A new form of male contraception is in the works, and has begun clinical trials in India. The new method is administered as an injection and is being praised as a long term, minimally invasive procedure. RISUG®, or Reversible Inhibition of Sperm Under Guidance, is not a new idea, but has only now gained enough traction to be seen as a viable birth control option.

How It Works

RISUG® involves injecting non-toxic polymers into the vas deferens, a tube in the scrotum that transports sperm from the epididymis to the ejaculatory ducts. An anesthetic is applied to the outside of the scrotum, and the vas deferens is extracted and injected with the polymer. This process must be done twice as males have a vas deferens associated with each testicle.

The polymer is made out of styrene maleic anhydride (SMA) and dimethyl sulfide (DMSO). In combination, this polymer is known as Vasalgel™. The procedure is fairly short, usually lasting only a few minutes.


There have been some minor side effects reported including swelling at the injection site.

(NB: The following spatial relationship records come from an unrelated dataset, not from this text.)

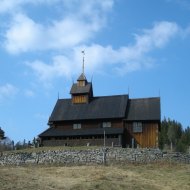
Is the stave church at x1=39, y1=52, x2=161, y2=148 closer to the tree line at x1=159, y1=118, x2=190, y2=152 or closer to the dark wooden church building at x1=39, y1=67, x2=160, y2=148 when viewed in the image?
the dark wooden church building at x1=39, y1=67, x2=160, y2=148

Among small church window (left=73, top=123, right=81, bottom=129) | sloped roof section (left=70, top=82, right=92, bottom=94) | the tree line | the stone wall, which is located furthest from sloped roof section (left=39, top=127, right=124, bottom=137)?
the tree line

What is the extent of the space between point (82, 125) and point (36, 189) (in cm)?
3170

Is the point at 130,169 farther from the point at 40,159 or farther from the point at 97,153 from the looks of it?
the point at 40,159

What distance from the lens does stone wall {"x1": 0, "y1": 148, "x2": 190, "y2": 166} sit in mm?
45031

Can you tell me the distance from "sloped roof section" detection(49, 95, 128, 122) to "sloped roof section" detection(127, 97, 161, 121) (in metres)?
0.91

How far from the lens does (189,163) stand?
45.4 metres

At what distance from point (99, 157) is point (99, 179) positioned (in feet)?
42.0

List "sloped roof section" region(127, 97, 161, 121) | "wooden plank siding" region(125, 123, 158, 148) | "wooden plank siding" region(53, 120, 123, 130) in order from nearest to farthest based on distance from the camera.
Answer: "wooden plank siding" region(125, 123, 158, 148), "sloped roof section" region(127, 97, 161, 121), "wooden plank siding" region(53, 120, 123, 130)

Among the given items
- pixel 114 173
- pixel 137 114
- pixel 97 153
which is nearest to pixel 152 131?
pixel 137 114

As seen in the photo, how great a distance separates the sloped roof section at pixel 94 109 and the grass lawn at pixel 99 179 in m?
18.8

According to a 2004 report in Human Reproduction, RISUG® is “absolutely safe” and “does not lead to prostatic diseases.”


The procedure is designed to achieve roughly 10 years of birth control, although reversal is possible at any time. The reversal procedure involves another injection to flush out the Vasalgel™. The reversal injection consists of only water and baking soda.


In India, clinical trials are in Phase III which means that it is close to being brought to market. However, it is a little further behind in the rest of the world. The Parsemus Foundation bought the rights to the American market. They say RISUG® could be available in the U.S. market in 2015.